1) i donot know where my logic is lagging it s not even compiling . please give your thoughts on my interpretation.

i get error like

inkedlist.c:77: error: request for member `next' in something not a structure or union
linkedlist.c:78: error: request for member `next' in something not a structure or union

thanks
• 03-25-2008
matsp
You need parentheis:
Code:

`(*tlist)->next`
--
Mats
• 03-25-2008
vart
(*tlist)->next
• 03-25-2008
Elysia
Or you can do (**tlist).next.
• 03-25-2008
vlrk
Atlast got the intended results
Thanks guys,

moral of the story : Simple mistakes leaves people in a big disarray.
• 03-25-2008
vlrk
diff between (*tlist)-> next and (**tlist).next ?
can any body explain me this please ..?

thanks
• 03-25-2008
laserlight
(*tlist)->next is the equivalent of (*(*tlist)).next which is equivalent to (**tlist).next
• 03-25-2008
matsp
a->b is short form of (*a).b.

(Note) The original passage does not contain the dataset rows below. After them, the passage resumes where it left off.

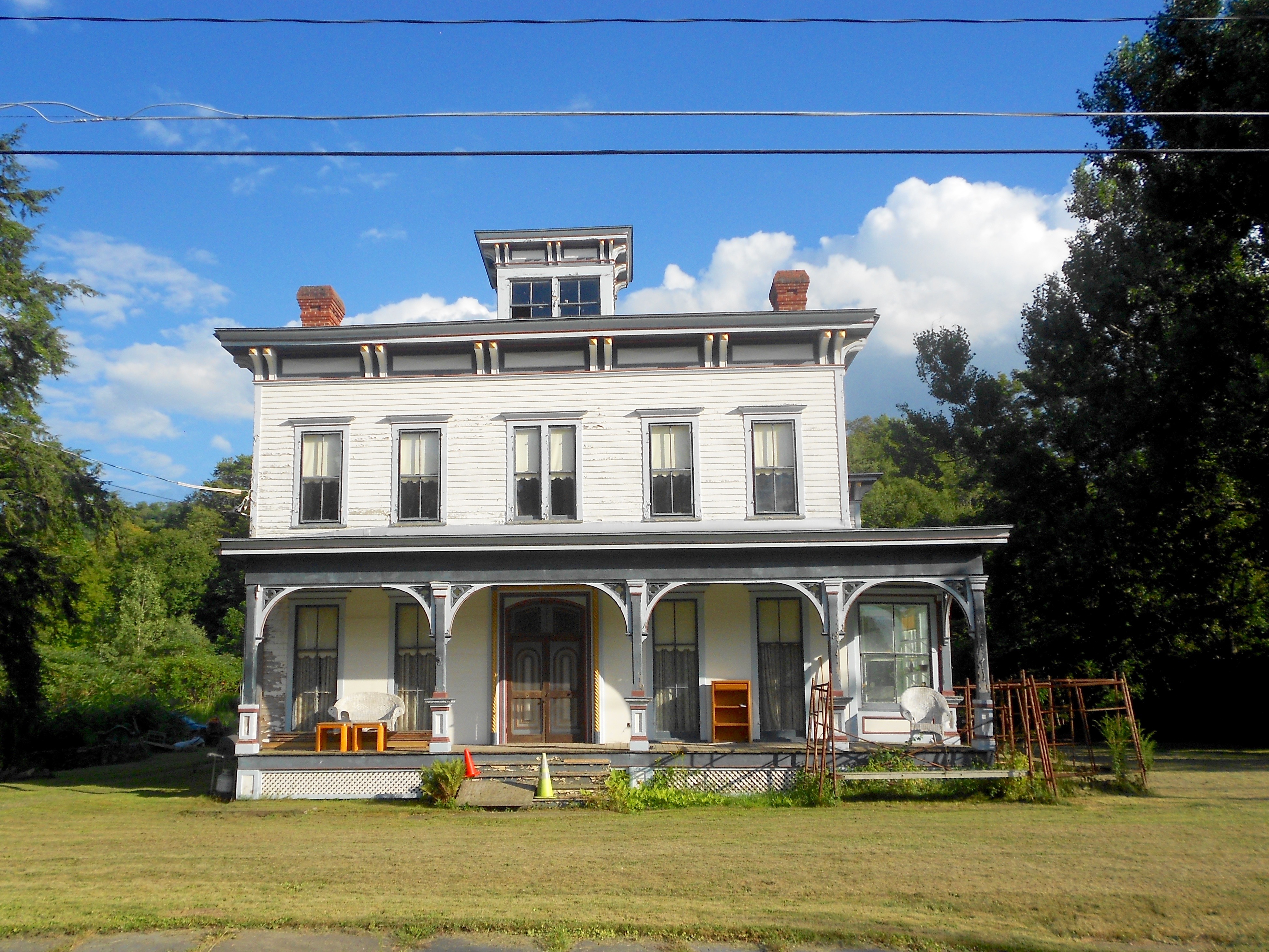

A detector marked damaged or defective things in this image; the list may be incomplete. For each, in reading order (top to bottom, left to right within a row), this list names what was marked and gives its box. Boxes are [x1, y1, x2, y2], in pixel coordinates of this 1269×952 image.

rusty metal rack [802, 680, 842, 797]
rusty metal rack [985, 675, 1157, 802]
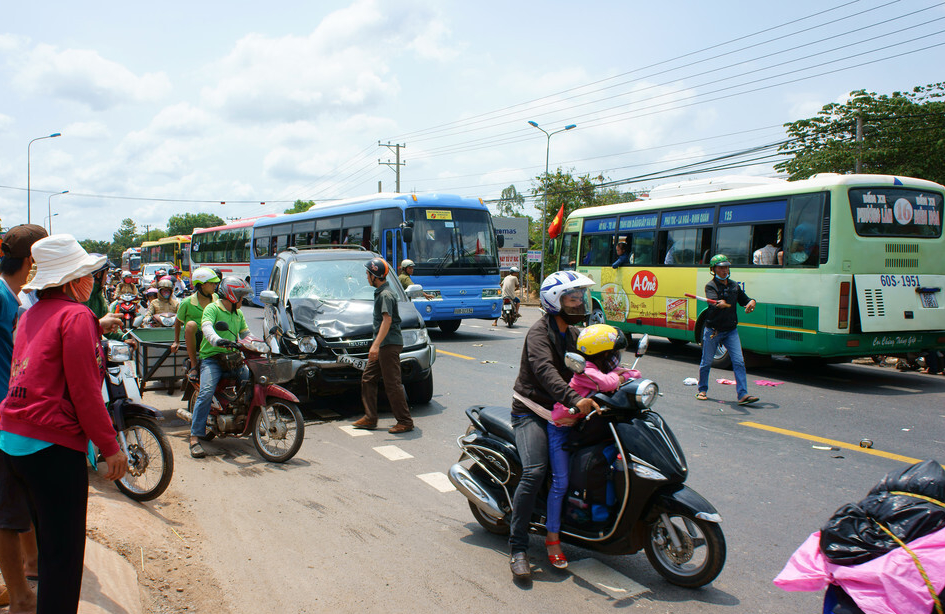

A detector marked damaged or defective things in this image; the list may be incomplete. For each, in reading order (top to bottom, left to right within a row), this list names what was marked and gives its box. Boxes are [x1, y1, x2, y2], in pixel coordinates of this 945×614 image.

damaged silver suv [258, 245, 436, 404]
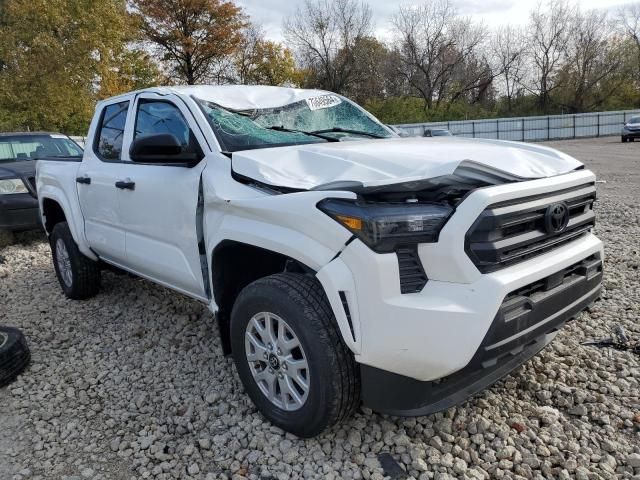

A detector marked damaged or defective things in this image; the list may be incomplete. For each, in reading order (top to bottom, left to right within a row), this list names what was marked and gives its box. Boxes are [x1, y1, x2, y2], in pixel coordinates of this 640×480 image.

damaged windshield [198, 93, 392, 152]
cracked hood [232, 136, 584, 190]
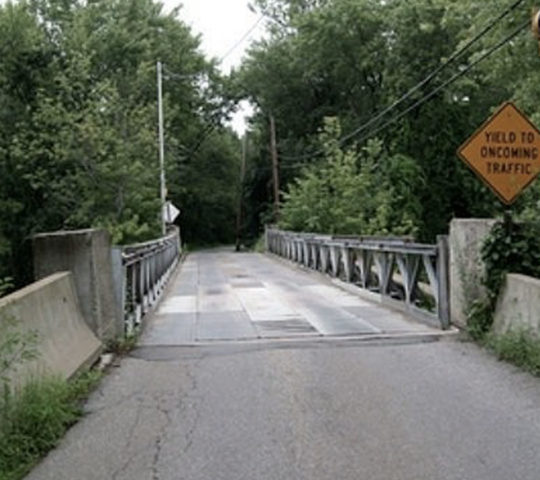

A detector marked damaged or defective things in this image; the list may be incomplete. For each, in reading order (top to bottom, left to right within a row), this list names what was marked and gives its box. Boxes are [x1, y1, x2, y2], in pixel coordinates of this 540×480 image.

Since you have (*a)->b, we can rewrite that as (*(*a)).b, and remove the now unnecessary parenthesis: (**a).b.

--
Mats
• 03-25-2008
Elysia
Further, when you do *a->b, the compiler evaluates the "a->b" part first, and then the "*a" part. So you try to dereference a pointer to pointer type**, so it becomes type*, which doesn't have a "next" member. Therefore, you must tell the compiler to dereference a first, and then access the member.
This is done by using (*a) to prioritize it, and then a->b to access b.